Instruction 1: According to the Cypress Schedule 13D/A excerpt, what does the West Bridge solution do, and where is it used?
Instruction 2: Could you carry on the Cypress Schedule 13D/A excerpt from the point where it stops?

Source excerpt:
▼

The class of equity securities to which this Schedule 13D/A relates is the common stock, par value $0.01 per share, of Cypress Semiconductor Corporation, a Delaware corporation (“Cypress” or the “Company”). The principal executive offices of Cypress are located at 198 Champion Court, San Jose, California 95134.

Item 2. Identity and Background.

(a) This Schedule 13D/A is being filed by T.J. Rodgers, an individual.

(b) Mr. Rodgers’ business address is: Cypress Semiconductor Corporation, 198 Champion Court, San Jose, California 95134.

(c) Mr. Rodgers currently serves as President and Chief Executive Officer of Cypress and sits on its Board of Directors. Cypress delivers high-performance, mixed-signal, programmable solutions that provide customers with rapid time-to-market and exceptional system value. Cypress offerings include the flagship PSoC® programmable system-on-chip families and derivatives such as PowerPSoC® solutions for high-voltage and LED lighting applications, CapSense® touch sensing and TrueTouch solutions for touchscreens. Cypress is the world leader in USB controllers, including the high-performance West Bridge® solution that enhances connectivity and performance in multimedia handsets. Cypress is also a leader in high-performance memories and programmable timing devices. Cypress serves numerous markets including consumer, mobile handsets, computation, data communications, automotive, industrial and military. Cypress’ principal executive offices are located at 198 Champion Court, San Jose, California 95134.

(d) Mr. Rodgers has not, during the last five years, been convicted in a criminal proceeding (excluding traffic violations or similar misdemeanors).

(e) Mr. Rodgers has not, during the last five years, been a party to a civil proceeding of a judicial or administrative body of competent jurisdiction and as a result of such proceeding was or is subject to a judgment, decree, or final order enjoining future violations of, or prohibiting or mandating activities subject to, Federal or state securities laws or finding any violation with respect to such laws.

▲

[Spatial questions about pictures]
▼

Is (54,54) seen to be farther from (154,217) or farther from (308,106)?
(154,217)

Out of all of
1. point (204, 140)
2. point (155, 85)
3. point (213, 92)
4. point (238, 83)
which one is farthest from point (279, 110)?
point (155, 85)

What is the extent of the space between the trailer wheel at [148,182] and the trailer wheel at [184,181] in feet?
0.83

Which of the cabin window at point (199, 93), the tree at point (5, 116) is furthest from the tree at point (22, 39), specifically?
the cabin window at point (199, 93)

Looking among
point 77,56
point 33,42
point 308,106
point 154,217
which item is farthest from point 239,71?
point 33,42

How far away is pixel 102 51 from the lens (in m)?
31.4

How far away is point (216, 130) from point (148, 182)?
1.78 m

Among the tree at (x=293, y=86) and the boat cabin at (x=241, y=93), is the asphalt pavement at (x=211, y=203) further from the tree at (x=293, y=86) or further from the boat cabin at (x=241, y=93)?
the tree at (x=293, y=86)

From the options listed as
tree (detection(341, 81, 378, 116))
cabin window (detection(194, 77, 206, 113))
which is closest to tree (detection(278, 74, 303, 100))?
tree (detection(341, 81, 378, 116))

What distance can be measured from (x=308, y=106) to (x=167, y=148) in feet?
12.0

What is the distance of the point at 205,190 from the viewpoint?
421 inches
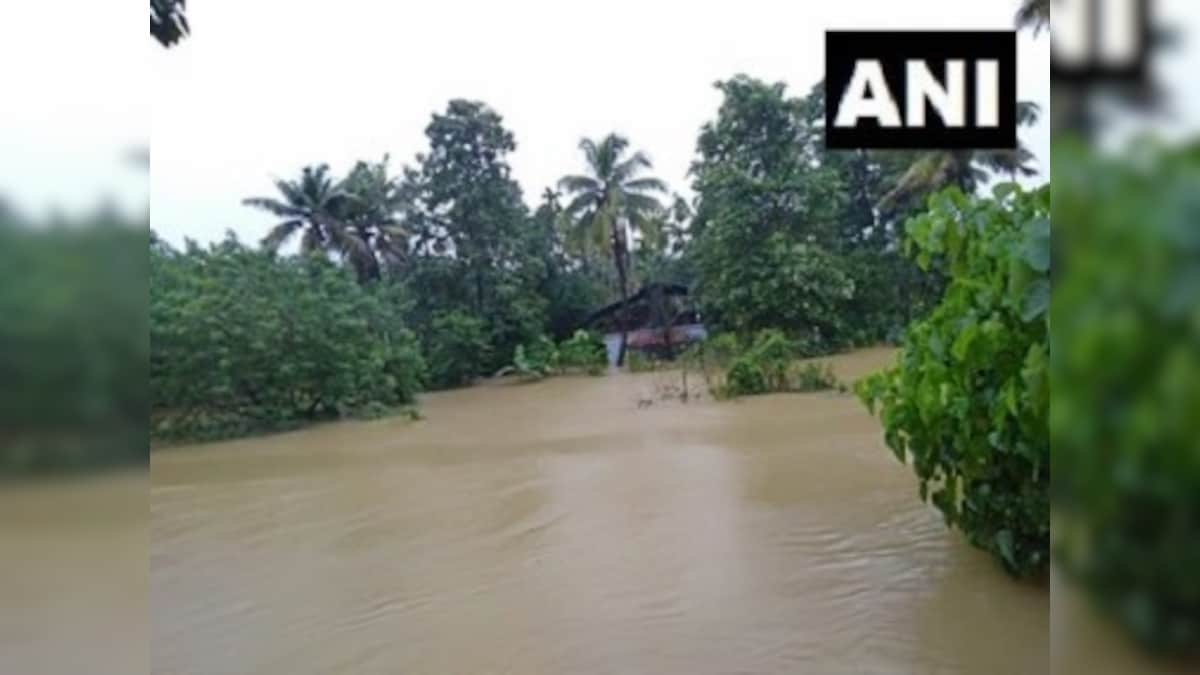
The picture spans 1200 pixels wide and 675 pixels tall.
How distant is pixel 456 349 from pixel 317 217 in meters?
1.51

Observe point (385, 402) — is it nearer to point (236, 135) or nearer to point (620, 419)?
point (620, 419)

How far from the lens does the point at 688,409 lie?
7.01m

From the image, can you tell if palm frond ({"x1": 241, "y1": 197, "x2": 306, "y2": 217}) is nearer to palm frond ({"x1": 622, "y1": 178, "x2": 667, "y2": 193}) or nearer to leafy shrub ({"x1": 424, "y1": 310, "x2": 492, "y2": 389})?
leafy shrub ({"x1": 424, "y1": 310, "x2": 492, "y2": 389})

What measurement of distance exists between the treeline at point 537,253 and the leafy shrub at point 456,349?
0.04 feet

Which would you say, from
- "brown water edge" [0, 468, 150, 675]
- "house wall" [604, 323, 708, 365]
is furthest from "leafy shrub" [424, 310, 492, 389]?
"brown water edge" [0, 468, 150, 675]

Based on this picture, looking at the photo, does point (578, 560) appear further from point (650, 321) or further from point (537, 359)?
point (650, 321)

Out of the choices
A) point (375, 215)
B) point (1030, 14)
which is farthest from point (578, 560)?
point (375, 215)

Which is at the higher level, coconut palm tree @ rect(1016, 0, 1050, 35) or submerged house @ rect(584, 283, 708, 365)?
coconut palm tree @ rect(1016, 0, 1050, 35)

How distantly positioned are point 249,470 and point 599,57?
3.30 meters

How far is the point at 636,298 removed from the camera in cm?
748

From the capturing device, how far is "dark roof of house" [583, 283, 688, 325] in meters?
7.44

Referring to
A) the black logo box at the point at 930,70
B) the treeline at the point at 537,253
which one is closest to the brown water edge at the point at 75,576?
the black logo box at the point at 930,70

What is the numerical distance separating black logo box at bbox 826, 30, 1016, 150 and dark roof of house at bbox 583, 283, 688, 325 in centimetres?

▲

Response 1: West Bridge is a high-performance Cypress USB controller solution. It enhances connectivity and performance in multimedia handsets.

Response 2:
(f) Mr. Rodgers is a citizen of the United States.

Item 3. Source and Amount of Funds or Other Consideration.

Not applicable.

Item 4. Purpose of Transaction.

This Amendment No. 4 amends and restates the Schedule 13D initially filed on October 24, 2008 (together, with all amendments thereto, the “Schedule 13D”) and is filed to report a decrease in the percentage of shares of Cypress common stock beneficially owned by Mr. Rodgers.

Item 5. Interest in Securities of the Issuer.

(a) The aggregate number of shares of common stock of Cypress beneficially owned by Mr. Rodgers is 12,989,431 consisting of:

(i) 6,689,507 shares of common stock held directly by Mr. Rodgers, 1,318,470 of which are shares of performance-based restricted stock 659,235 of which is yet to be released in respect of fiscal year 2010 and 659,235 of which will vest over one year;

(ii) 6,209,264 shares of common stock subject to stock options held by Mr. Rodgers, 6,121,709 of which are, exercisable or exercisable within 60 days of February 1, 2011;

(iii) 38,500 shares of common stock jointly held by Mr. Rodgers and Valeta Massey, the spouse of Mr. Rodgers; and

(iv) 52,160 shares of Cypress common stock held by Valeta Massey, the spouse of Mr. Rodgers.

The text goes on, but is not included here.